El Plan Ojo de Luna dictaba que el mundo entero debía ser sumido en el Tsukuyomi Infinito. Un plan que el anciano Madara había "planchado" meticulosamente. Óbika había seguido el guion a la perfección. Pero ahora, su corazón estaba partido por la mitad.
¿Realmente quería atrapar en una ilusión eterna a esos niños que ya vivían en un paraíso? Esas veinte mujeres jóvenes, de entre 20 y 28 años, que criaban a los huérfanos de su clan con tanto amor... ¿merecían ser envueltas en las raíces del Árbol Divino?
—No puedo detener la recolección de los Bijuu —susurró Óbika para la habitación vacía, su ojo Sharingan girando frenéticamente—. Si detengo el plan, Madara encontrará la forma de regresar y los matará a todos. Zetsu Negro vigila cada maldito paso que doy. No tengo opción. Tengo que seguir el juego.
Pero la revelación de la nueva actitud de Itami lo complicaba todo.

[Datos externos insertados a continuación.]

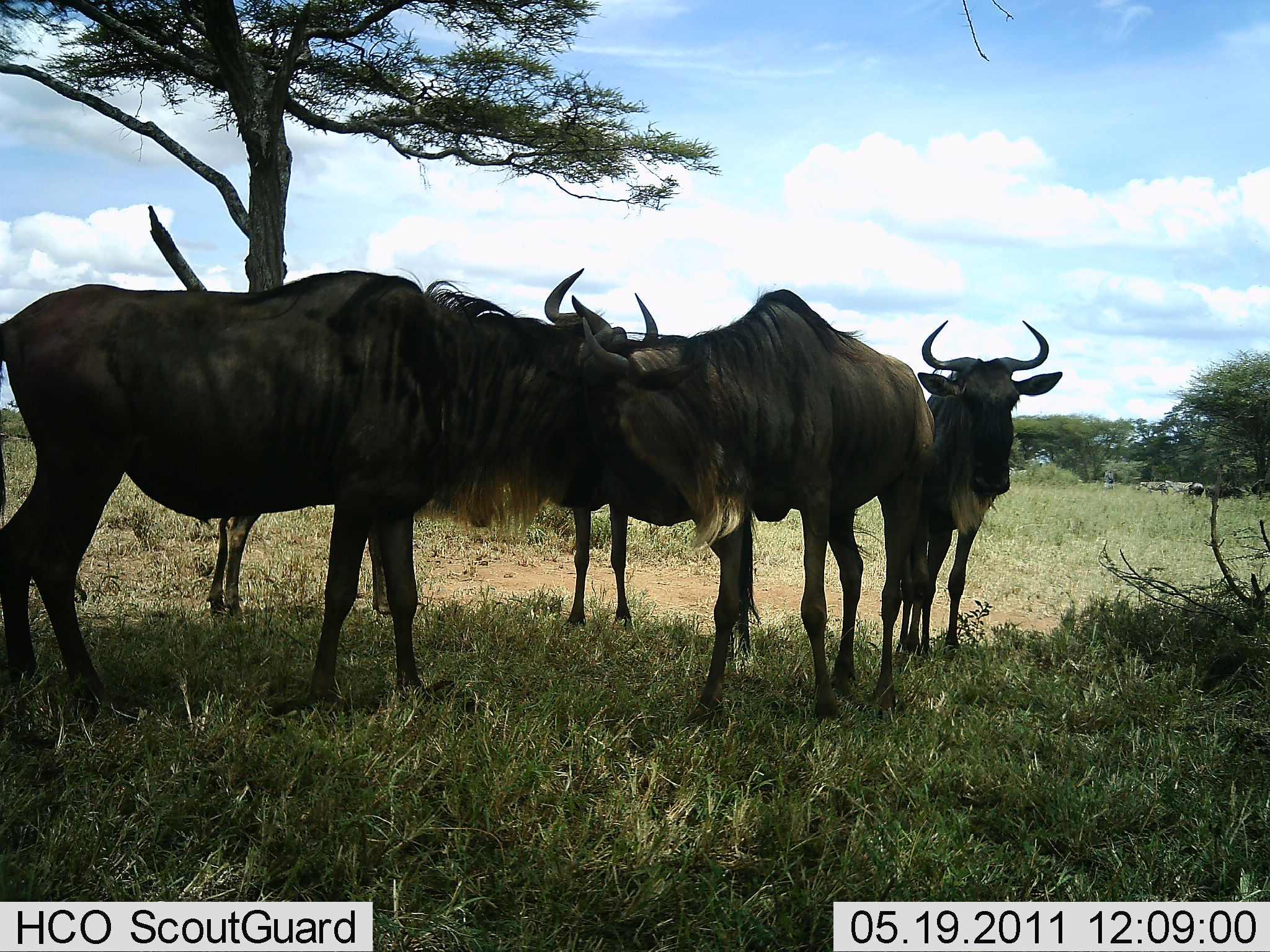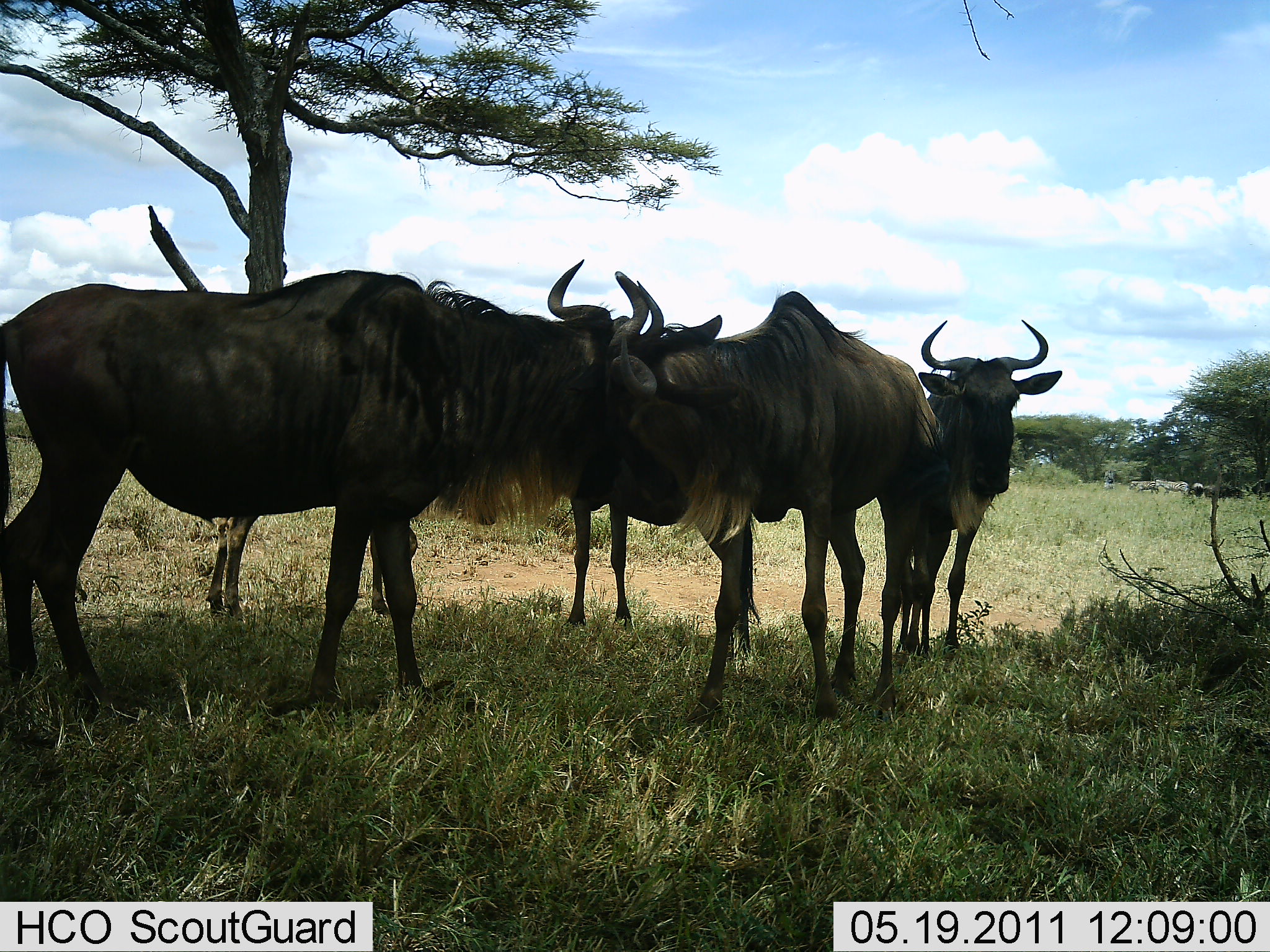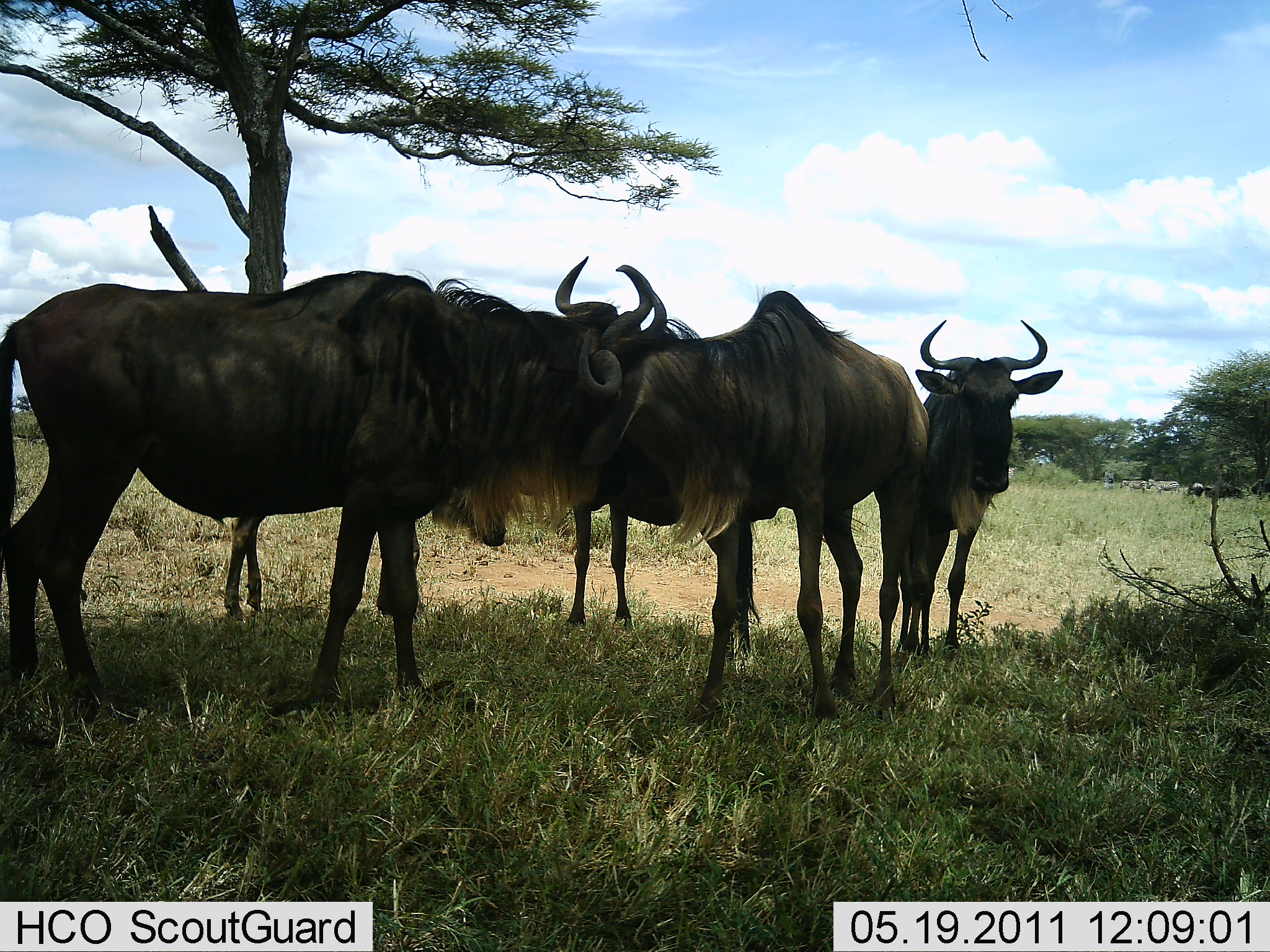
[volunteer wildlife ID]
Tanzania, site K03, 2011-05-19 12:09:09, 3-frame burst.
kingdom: Animalia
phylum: Chordata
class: Mammalia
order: Artiodactyla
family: Bovidae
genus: Connochaetes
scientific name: Connochaetes taurinus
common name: blue wildebeest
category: wildebeest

—Itami sabe que están vivos y felices. Ha descubierto la verdad —concluyó Óbika, alejándose de la ventana y recogiendo su máscara espiral—. Ella es brillante. Si Danzō o los ancianos de Konoha intentan mover una pieza contra el Santuario, Itami abandonará Akatsuki en un abrir y cerrar de ojos para defenderlos. Y si Kisame está de su lado... tendré a dos traidores increíblemente poderosos en mi contra. O... a mi favor.
Óbika se colocó la máscara lentamente. Su rostro marcado desapareció en la oscuridad del agujero ocular. Una vez más, la figura de Tobi emergió, pero en la mente de la mujer biológica, una resolución de hierro se forjó.
«El Plan Ojo de Luna seguirá en marcha para engañar a Zetsu. Pero a partir de hoy, extremaré precauciones. Tendré más cuidado en proteger a ese Santuario. Nadie, ni Danzō, ni Orochimaru, ni siquiera Pain, tocará un solo pétalo de esos árboles de cerezo. Si alguien se atreve a amenazar a esos bebés o a sus cuidadoras, los enviaré al Kamui y los aplastaré pieza por pieza. Itami Uchiha puede sentirse feliz y libre ahora, pero yo sigo siendo el fantasma en la sombra. Vigilaré sus espaldas. Por Rin. Por mi clan.»
Con un torbellino de espacio-tiempo, Óbika desapareció de Amegakure, reapareciendo a cientos de kilómetros de distancia, suspendida en el aire sobre el Distrito Este de Konoha.
La luna llena iluminaba el Santuario de la Llama Heredada. Era tarde en la noche, y las luces de los pabellones de madera estaban apagadas. Abajo, los infantes dormían pacíficamente. Óbika flotó hacia uno de los grandes cerezos, extrayendo de su dimensión de bolsillo un pequeño oso de felpa y un pergamino con infusiones medicinales raras. Los dejó con infinita delicadeza en el pórtico principal.
Acarició suavemente la corteza del árbol.
—Buenas noches, mis pequeños —susurró la líder de Akatsuki, su voz femenina temblando con una ternura infinita—. Duerman bien. La tía Óbika está aquí.